English-to-Python-Converter

This is an attempt to use transformers and self-attention in order to convert English descriptions into Python code.

Data Cleaning

We will be using this pre-curated Dataset for training our transformer model. The format of the data is as follows:

# English Description 1

<Python Code 1>

# English Description 2

<Python Code 2>

# English Description 3

<Python Code 3>

.
.
.

Each English description/question starts with a '#' and is followed by its corresponding python code. Each data point that we look for comprises of a question and its corresponding Python code. We can therefore look for the first character in each line to determine the start of the next data point. All lines between two lines starting with a '#' form a part of the python solution.

To further parse out the python code we make use of python's source code tokenizer to effectively deal with code syntax and indentation(spaces and tabs).

Data Augmentation - Random Variable Replacement

Since we have mere 5000 data points, we make use of data augmentations to increase the size of our dataset. While tokenizing the python code, we mask the names of certain variables randomly(with 'var_1, 'var_2' etc) to ensure that the model that we train does not merely fixate on the way the variables are named and tries to understand the inherent logic and syntax of the python code.

For example consider the folowing program:

def add_two_numbers (num1 ,num2 ):
    sum =num1 +num2 
    return sum

we can replace some of the above variables to create new data points. The following are valid augmentations:

def add_two_numbers (var_1 ,num2 ):
    sum =var_1 +num2 
    return sum

def add_two_numbers (num1 ,var_1 ):
   sum =num1 +var_1 
   return sum

def add_two_numbers (var_1 ,var_2 ):
    sum = var_1 + var_2 
    return sum

In the above example, we have therefore expanded a single data point into 3 more data points using our random variable replacement technique.

■ Data excerpts ■
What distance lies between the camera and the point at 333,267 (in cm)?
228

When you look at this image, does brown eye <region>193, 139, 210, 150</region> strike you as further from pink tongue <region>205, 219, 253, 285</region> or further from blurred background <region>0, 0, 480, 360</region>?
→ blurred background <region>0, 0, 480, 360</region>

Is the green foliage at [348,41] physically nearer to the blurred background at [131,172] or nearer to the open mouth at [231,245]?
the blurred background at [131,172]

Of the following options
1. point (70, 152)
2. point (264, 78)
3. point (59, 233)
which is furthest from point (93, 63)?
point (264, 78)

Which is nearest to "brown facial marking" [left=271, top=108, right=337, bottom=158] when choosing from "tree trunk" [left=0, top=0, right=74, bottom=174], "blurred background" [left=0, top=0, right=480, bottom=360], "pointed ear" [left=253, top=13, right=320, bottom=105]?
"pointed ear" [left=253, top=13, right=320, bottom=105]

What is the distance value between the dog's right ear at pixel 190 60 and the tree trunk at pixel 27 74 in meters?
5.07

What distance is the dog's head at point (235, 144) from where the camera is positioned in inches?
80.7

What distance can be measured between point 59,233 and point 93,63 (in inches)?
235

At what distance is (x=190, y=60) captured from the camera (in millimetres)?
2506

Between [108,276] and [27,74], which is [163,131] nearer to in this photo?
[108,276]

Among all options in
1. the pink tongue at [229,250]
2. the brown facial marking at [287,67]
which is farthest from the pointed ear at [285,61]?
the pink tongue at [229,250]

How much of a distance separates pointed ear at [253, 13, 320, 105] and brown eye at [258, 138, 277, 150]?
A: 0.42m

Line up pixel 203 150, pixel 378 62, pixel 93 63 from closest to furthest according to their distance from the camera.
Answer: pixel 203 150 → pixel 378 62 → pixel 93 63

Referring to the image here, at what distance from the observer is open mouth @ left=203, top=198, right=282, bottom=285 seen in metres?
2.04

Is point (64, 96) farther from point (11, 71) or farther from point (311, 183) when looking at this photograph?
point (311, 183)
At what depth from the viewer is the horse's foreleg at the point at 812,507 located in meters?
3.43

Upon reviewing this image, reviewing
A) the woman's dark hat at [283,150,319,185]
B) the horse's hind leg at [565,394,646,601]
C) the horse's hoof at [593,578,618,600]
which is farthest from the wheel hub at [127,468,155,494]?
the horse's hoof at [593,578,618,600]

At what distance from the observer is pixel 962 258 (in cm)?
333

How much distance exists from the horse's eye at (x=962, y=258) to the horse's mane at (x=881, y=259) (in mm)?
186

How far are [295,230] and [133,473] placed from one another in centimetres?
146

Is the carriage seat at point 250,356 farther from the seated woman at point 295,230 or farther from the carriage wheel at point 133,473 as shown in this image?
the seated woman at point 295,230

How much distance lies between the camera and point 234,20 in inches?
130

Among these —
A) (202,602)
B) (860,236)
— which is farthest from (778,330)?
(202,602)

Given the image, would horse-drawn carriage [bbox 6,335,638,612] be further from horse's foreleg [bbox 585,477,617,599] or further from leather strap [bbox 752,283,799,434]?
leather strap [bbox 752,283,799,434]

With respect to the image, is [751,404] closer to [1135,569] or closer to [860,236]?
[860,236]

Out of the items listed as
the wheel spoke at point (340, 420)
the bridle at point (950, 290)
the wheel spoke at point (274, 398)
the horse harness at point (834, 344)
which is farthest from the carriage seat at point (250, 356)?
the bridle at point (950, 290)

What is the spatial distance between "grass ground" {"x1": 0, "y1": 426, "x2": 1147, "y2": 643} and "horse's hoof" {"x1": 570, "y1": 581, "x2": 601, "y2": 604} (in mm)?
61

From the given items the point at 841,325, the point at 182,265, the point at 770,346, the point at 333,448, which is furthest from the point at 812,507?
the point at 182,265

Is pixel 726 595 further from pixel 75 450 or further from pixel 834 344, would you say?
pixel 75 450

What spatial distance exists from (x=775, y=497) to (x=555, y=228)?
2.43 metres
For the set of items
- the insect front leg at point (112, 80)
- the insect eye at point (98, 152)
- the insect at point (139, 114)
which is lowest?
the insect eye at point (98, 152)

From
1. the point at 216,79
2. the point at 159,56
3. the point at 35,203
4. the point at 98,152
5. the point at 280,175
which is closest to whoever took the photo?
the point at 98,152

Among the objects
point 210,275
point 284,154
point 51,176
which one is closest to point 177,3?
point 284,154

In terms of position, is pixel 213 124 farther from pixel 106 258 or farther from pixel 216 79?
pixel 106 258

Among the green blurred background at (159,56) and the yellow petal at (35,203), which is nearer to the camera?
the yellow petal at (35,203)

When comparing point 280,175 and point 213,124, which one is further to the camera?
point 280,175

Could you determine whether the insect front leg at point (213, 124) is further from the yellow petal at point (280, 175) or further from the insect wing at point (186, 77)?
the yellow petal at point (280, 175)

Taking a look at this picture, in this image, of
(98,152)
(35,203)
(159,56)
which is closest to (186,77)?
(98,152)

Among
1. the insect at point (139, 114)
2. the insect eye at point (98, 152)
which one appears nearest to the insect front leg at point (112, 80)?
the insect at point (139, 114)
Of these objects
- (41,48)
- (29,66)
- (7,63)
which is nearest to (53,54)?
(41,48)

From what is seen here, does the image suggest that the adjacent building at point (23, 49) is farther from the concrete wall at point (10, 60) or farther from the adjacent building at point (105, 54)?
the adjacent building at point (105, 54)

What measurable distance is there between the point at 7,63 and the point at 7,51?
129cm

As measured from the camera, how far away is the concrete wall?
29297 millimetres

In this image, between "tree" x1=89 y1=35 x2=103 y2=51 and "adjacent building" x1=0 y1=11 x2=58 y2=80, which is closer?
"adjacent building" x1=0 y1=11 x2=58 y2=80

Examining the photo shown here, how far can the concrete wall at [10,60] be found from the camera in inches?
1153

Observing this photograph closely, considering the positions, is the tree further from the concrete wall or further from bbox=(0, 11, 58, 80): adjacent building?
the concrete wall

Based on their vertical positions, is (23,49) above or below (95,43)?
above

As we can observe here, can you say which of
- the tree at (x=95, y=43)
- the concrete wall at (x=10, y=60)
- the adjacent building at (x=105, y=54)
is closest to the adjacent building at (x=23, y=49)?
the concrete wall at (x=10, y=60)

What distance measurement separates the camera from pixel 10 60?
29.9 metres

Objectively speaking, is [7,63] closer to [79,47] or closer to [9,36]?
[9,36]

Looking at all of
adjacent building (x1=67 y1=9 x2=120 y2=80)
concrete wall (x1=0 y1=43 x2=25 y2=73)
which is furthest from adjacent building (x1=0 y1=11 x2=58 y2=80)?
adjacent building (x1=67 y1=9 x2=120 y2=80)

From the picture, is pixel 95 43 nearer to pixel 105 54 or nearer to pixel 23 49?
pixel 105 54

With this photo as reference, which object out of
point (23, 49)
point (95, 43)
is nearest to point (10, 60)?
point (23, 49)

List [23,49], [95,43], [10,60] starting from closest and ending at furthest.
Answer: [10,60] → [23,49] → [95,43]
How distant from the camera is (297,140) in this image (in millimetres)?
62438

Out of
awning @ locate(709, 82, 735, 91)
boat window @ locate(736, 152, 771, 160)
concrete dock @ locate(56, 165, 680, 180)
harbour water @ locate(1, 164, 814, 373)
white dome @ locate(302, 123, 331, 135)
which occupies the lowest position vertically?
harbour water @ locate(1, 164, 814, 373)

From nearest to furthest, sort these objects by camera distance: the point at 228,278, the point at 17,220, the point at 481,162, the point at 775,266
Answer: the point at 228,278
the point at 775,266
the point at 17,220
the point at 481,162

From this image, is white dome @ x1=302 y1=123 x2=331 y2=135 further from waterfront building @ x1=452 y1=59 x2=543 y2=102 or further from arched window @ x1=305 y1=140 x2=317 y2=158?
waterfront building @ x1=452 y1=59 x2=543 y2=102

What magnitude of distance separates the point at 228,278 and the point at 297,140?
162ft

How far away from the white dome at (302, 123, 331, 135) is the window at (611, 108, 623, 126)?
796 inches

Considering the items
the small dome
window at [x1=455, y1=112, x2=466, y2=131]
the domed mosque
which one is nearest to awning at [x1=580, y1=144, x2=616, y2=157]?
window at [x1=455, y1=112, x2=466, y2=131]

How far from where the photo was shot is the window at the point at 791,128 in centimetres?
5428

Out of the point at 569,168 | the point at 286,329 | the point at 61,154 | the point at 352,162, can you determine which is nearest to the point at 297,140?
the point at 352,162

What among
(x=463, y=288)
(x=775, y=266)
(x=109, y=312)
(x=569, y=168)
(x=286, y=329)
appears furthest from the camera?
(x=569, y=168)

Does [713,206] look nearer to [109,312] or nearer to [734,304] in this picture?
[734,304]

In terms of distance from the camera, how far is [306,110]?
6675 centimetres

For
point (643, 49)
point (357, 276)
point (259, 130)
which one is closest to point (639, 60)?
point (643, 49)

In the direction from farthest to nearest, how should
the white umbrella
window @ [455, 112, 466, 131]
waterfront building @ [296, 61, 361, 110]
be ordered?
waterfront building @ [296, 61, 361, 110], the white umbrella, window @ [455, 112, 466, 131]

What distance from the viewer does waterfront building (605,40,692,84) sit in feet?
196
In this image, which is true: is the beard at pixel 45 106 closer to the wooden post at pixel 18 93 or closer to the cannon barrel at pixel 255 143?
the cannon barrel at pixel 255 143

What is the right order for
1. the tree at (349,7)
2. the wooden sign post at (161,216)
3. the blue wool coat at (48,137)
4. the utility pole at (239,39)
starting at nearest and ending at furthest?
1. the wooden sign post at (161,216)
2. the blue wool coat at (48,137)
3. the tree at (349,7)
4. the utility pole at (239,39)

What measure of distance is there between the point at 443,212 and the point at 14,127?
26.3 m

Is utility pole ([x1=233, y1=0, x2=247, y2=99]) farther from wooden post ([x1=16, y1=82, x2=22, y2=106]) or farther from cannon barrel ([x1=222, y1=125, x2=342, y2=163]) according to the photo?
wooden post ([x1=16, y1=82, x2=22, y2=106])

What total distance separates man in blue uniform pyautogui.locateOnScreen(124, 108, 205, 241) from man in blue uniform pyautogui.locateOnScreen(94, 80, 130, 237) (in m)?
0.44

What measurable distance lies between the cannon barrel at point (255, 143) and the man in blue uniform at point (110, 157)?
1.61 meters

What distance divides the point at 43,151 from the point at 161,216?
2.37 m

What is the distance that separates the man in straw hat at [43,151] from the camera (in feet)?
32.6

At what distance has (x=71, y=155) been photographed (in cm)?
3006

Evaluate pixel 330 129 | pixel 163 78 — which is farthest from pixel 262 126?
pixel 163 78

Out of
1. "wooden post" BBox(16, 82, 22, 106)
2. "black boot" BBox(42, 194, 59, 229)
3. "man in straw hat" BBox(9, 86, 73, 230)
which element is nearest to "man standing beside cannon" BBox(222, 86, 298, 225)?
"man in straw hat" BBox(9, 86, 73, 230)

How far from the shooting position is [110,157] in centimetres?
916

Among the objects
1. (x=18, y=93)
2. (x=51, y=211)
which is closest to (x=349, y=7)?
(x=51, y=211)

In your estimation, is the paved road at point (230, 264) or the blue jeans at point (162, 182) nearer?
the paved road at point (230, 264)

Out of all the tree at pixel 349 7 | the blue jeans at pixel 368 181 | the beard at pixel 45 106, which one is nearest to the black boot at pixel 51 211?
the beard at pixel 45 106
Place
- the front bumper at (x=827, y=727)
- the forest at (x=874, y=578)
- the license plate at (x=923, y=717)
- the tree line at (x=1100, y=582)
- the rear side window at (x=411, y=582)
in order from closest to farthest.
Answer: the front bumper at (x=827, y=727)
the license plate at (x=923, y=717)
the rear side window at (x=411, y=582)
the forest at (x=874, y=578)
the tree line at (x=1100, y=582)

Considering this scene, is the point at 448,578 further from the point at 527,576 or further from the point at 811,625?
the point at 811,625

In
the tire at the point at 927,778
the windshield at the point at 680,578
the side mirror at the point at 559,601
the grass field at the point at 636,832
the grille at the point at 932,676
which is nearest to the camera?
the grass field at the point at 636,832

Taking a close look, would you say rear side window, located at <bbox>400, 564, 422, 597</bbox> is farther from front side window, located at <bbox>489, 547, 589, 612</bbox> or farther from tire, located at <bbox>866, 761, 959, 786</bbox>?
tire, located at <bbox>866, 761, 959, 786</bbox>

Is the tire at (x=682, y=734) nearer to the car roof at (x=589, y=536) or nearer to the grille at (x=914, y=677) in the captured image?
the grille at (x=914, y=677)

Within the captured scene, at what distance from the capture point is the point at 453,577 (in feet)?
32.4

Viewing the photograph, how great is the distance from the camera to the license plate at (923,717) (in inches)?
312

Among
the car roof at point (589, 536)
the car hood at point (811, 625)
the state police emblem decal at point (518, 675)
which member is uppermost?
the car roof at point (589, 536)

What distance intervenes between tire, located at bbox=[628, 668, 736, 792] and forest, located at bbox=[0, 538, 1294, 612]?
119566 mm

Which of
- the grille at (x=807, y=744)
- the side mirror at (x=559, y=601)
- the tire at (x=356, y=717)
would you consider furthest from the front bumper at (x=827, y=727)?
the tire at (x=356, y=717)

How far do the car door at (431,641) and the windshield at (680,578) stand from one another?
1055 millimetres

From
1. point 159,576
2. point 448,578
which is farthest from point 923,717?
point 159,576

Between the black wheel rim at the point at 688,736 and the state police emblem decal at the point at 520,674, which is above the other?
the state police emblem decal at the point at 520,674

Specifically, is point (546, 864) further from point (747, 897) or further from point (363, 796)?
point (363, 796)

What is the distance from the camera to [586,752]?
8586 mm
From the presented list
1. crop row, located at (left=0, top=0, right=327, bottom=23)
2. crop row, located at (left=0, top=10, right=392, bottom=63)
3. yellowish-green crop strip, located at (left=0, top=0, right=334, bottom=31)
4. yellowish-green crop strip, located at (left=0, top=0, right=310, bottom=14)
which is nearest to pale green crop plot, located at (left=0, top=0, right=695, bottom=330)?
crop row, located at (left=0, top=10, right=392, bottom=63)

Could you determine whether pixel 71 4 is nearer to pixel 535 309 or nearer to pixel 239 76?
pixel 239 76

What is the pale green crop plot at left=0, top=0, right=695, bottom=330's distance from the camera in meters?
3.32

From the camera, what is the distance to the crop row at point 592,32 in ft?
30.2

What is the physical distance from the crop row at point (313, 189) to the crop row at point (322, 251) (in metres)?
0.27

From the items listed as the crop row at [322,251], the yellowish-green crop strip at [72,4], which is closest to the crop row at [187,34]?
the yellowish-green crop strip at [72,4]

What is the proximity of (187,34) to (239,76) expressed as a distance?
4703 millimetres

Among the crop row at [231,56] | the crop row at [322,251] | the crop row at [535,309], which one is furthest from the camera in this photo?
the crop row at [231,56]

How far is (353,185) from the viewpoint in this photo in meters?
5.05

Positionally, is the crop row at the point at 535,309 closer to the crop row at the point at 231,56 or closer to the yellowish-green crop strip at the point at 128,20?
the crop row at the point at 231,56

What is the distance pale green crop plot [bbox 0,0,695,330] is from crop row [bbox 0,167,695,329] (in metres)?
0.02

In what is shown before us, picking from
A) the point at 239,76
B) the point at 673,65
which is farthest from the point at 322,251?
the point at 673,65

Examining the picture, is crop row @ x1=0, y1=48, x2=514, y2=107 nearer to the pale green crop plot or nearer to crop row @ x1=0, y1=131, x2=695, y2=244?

■ Requirement ■
Reproduce the passage of the English-to-Python converter text between "Each English description/question" and "the python solution.", inclusive, changing every occurrence of "data point" to "training sample".

■ Answer for the task ■
Each English description/question starts with a '#' and is followed by its corresponding python code. Each training sample that we look for comprises of a question and its corresponding Python code. We can therefore look for the first character in each line to determine the start of the next training sample. All lines between two lines starting with a '#' form a part of the python solution.